Does “Basket Size” impact failure rates?
Are there any meaningful relationships between transaction amounts and failure rates? One may expect that the higher the amount of the transaction, the higher the chance of failure. To investigate this, we plot the ratio of failed over total purchases for amount in the ranges of 0 to 10, 10 to 100, 100 to 1k, 1k to 10k, 10 k to 100k, 100k to 1m and finally from 1m to the maximum values for the top 10 currencies with highest failure rates and 5 popular currencies (Figure 3). k and m denote one thousand and one million, respectively.

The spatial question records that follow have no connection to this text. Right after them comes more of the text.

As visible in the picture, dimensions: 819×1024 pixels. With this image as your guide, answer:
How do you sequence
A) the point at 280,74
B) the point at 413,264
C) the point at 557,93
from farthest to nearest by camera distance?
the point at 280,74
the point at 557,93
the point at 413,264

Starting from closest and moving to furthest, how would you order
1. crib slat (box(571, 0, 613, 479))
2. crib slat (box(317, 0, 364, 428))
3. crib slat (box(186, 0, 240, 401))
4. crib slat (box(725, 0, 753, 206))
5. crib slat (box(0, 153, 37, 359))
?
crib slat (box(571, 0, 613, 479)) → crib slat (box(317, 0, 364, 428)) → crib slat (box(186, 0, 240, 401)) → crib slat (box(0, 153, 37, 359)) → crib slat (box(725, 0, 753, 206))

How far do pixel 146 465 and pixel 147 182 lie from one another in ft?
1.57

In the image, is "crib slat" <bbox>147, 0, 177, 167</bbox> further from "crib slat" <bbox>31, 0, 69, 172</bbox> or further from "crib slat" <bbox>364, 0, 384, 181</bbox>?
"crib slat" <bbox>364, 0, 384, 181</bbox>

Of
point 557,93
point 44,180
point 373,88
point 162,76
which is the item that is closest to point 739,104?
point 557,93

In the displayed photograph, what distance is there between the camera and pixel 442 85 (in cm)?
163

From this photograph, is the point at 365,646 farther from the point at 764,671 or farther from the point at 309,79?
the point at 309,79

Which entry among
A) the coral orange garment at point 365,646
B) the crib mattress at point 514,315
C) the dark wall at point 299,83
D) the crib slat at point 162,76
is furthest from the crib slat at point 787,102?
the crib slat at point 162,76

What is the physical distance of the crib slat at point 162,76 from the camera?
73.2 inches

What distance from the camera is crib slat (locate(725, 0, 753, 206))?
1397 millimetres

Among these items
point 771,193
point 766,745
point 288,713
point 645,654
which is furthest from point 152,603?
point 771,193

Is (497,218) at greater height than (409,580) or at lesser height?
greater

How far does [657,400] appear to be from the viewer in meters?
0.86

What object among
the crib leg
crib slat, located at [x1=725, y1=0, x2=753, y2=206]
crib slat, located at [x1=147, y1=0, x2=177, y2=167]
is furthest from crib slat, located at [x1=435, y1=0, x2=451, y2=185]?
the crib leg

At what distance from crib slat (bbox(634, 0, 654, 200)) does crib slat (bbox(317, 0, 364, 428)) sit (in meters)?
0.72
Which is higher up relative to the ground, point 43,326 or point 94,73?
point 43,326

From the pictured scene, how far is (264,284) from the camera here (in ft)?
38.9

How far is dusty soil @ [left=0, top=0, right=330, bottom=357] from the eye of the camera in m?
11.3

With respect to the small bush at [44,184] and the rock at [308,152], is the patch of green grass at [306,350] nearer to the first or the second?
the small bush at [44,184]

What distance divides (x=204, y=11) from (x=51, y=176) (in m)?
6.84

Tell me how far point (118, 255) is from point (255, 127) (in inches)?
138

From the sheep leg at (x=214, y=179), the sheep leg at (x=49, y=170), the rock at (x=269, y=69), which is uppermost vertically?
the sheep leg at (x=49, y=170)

For most of the currencies in Fig. 3, the failure rate increases for higher transaction amounts, confirming what we expected. This increase is, however, more evident for the currencies on the right side of Fig. 3, except AUD. This, in turn, could imply that declines in popular currencies are more likely to be related to fraud activities while in 10 currencies with highest decline rates, it will be due to other reasons including technical problems, gateways failure, lack of enough funds, etc.
Finally, it is interesting to calculate the average amount of failed transactions in different currencies (Table 4 and 5). To get a better idea about the amounts in different currencies, the right column in Table 4 presents the average blues in USD. The amounts are well below 100$ for all the currencies in Table 4 except Danish Krone (DKK). In contrast, we have very large values for USD and EUR in Table 5. By performing statistical analysis, and using methods like boxplot, we can show that these large numbers are most likely outliers. However, we keep them here to show the reader an idea about the range of values stored in the database.

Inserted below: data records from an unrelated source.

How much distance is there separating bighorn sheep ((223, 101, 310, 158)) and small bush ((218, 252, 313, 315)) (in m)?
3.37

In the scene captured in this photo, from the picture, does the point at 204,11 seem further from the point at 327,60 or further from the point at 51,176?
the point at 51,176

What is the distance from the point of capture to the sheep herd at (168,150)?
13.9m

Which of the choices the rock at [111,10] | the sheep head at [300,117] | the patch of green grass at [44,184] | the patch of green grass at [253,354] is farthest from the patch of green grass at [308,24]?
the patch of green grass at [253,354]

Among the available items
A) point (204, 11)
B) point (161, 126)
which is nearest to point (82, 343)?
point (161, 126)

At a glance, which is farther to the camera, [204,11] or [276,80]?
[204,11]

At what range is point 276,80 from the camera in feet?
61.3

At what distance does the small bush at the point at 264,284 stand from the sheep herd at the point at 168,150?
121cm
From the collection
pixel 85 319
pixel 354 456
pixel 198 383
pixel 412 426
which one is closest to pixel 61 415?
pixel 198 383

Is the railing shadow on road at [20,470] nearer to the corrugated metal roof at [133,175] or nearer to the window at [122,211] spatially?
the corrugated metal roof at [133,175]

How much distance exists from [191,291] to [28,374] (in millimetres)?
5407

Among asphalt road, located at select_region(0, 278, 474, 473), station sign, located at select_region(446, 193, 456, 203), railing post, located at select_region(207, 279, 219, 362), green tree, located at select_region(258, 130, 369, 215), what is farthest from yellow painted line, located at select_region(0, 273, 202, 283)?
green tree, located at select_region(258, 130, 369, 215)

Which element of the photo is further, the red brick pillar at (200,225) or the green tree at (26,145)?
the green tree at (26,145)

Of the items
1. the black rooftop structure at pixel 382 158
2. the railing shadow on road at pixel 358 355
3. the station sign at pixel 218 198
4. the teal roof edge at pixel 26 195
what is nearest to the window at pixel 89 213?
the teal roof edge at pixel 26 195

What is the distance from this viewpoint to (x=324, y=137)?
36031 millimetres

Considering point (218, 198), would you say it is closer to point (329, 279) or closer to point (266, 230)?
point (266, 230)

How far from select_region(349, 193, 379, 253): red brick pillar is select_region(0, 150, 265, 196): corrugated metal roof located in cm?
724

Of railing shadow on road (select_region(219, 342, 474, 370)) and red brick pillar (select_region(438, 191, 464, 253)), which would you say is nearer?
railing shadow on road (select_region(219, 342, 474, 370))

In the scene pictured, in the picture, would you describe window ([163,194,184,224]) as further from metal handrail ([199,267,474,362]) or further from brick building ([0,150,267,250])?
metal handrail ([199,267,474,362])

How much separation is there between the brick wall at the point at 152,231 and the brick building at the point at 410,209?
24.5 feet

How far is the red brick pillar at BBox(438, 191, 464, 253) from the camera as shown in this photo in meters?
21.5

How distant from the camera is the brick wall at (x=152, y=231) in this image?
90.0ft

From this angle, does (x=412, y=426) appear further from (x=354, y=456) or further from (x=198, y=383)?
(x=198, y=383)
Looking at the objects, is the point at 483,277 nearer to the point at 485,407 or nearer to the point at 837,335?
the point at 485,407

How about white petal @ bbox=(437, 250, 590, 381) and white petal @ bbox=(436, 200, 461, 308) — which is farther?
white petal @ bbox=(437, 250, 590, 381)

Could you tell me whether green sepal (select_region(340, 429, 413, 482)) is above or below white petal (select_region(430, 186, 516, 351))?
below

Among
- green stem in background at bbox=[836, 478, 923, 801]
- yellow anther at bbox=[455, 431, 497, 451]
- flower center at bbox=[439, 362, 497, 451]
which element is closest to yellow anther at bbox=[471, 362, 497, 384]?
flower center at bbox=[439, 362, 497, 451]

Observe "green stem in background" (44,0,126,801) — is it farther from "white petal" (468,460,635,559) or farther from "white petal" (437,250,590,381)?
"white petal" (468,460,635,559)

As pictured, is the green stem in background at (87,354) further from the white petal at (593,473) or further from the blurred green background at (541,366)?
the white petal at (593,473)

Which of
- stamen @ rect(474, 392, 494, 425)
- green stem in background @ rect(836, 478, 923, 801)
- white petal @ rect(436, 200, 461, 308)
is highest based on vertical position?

1. A variety of technical and non-technical reasons can lead to a decline of a transaction, after it is submitted to a gateway payment.
2. Most of the currencies in Spreedly’s vault with high decline rates belong to countries in Central and South America.

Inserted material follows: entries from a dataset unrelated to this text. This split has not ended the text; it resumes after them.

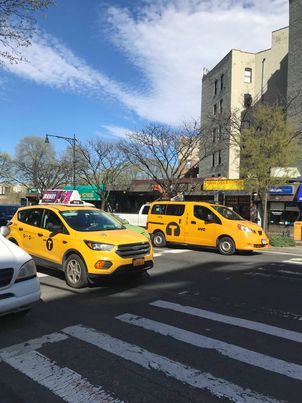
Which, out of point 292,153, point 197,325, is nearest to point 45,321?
point 197,325

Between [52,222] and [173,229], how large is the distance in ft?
25.7

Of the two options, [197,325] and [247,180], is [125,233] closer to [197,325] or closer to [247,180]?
[197,325]

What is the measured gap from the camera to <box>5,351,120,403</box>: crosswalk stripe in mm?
3753

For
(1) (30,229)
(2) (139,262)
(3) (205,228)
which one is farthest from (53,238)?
(3) (205,228)

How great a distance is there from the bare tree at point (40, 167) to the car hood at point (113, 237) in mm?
39753

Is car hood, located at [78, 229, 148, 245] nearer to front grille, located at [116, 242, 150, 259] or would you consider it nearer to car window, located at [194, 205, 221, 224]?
front grille, located at [116, 242, 150, 259]

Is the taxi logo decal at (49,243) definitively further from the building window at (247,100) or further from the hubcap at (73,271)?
the building window at (247,100)

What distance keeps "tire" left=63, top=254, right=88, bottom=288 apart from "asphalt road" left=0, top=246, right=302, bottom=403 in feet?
0.62

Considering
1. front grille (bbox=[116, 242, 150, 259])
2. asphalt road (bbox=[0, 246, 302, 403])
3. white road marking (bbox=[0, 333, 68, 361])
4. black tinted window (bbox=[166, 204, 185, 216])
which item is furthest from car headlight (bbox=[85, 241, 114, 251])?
black tinted window (bbox=[166, 204, 185, 216])

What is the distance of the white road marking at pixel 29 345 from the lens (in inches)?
188

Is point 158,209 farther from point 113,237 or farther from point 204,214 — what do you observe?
point 113,237

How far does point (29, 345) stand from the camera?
Result: 503 centimetres

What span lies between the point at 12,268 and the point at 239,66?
1610 inches

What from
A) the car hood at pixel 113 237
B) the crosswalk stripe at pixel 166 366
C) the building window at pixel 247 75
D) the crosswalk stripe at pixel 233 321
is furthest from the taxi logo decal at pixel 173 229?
the building window at pixel 247 75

4. The time evolution of decline rate diagrams of top-declined currencies is different from popular currencies. The former has more fluctuations and can be related to technical issues while the latter are mostly flat and can be related to fraud preventions. The average amount of declines provides more evidence for this hypothesis.
5. In general, AED, and among popular currencies in Spreedly’s vault, CAD had the lowest decline rates.
6. In most of the currencies studied, the higher the amount, the more likely the transactions to get declined.
Expanding your prospective customer base by increasing the currencies you support is a great way to drive additional revenue. However, as you branch into new markets, your overall experience could be greatly impacted by such factors as which currencies you support and the average ticket size of your sales. Our recommendation is that when evaluating which new markets to enter, add a section around understanding the dynamics of online credit card processing in that region to the more commonly researched factors such as cultural fit, language support and customer support hours etc. If you’re a Spreedly customer, we’re happy to help you with that research. If you’re not, hopefully your payment gateway can share some specific data with you.